=== INSTRUCTIONS TO FOLLOW ===
For every record, give an exact copy that has no pictures in it.
--- ENTRIES SUPPLIED ---
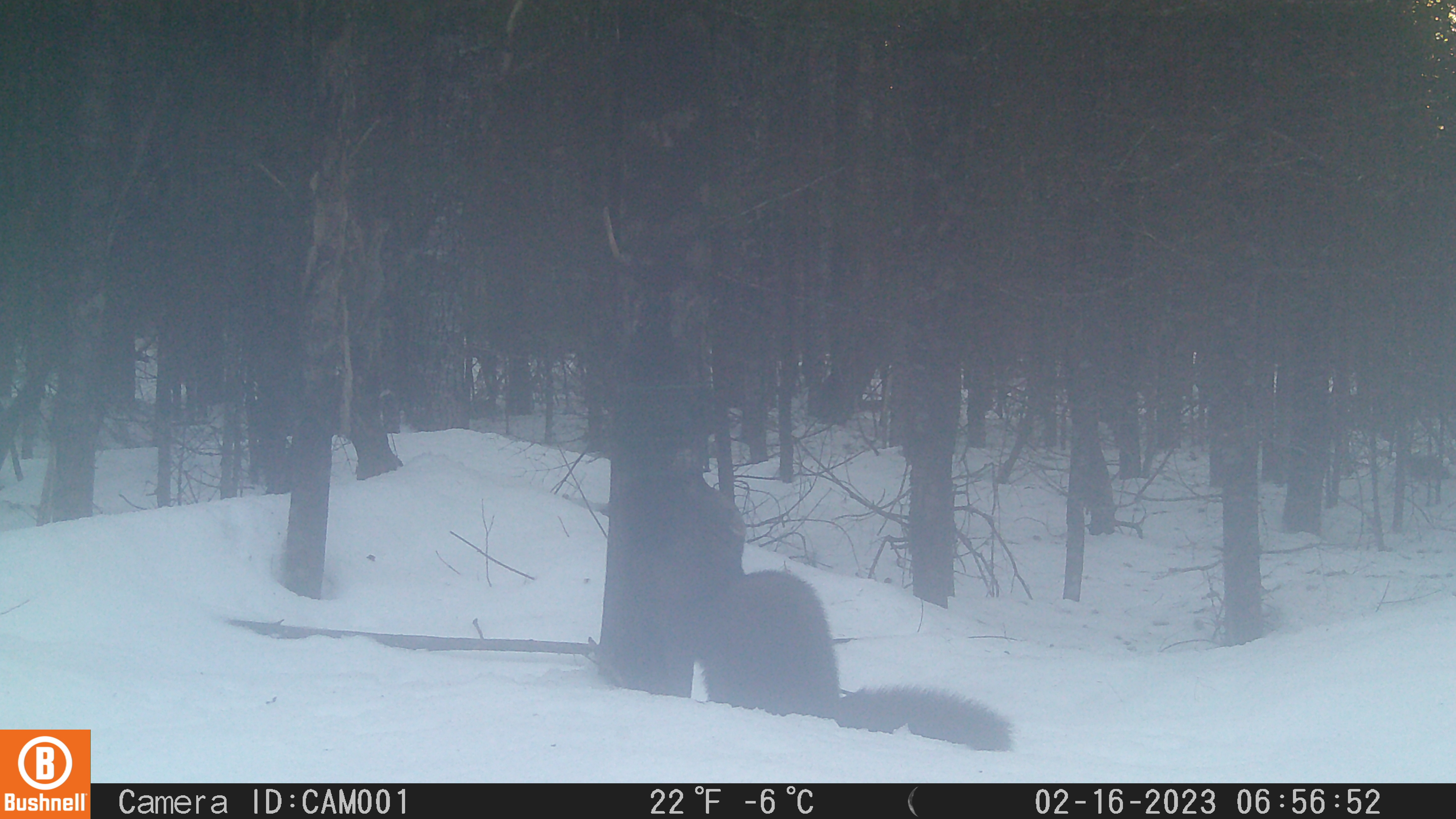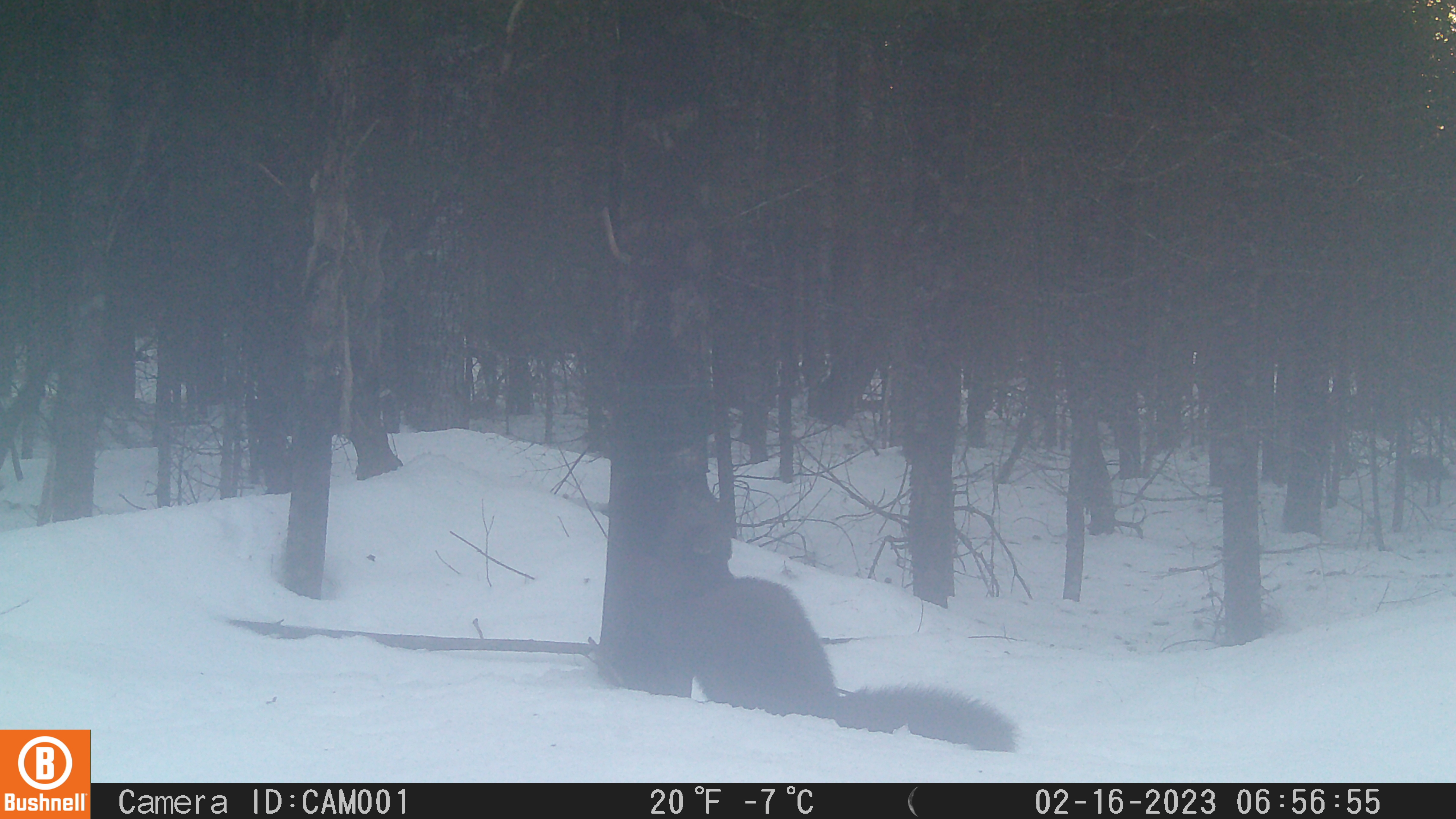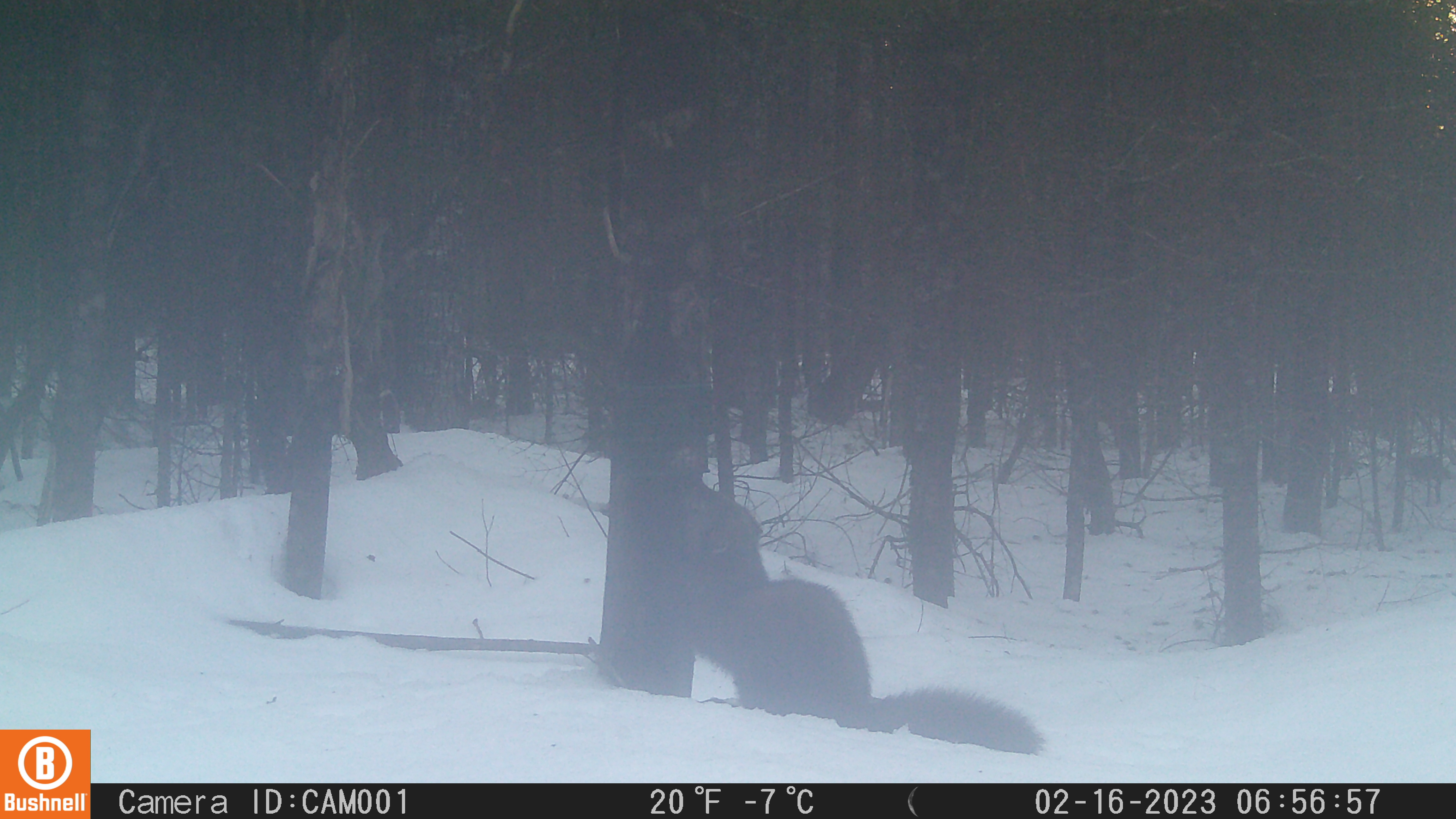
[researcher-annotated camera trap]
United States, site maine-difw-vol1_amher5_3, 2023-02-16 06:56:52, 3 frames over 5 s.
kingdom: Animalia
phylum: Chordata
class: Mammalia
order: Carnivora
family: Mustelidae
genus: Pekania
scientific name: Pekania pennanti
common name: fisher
---
=== SOLUTION ===
[researcher-annotated camera trap]
United States, site maine-difw-vol1_amher5_3, 2023-02-16 06:56:52, 3 frames over 5 s.
kingdom: Animalia
phylum: Chordata
class: Mammalia
order: Carnivora
family: Mustelidae
genus: Pekania
scientific name: Pekania pennanti
common name: fisher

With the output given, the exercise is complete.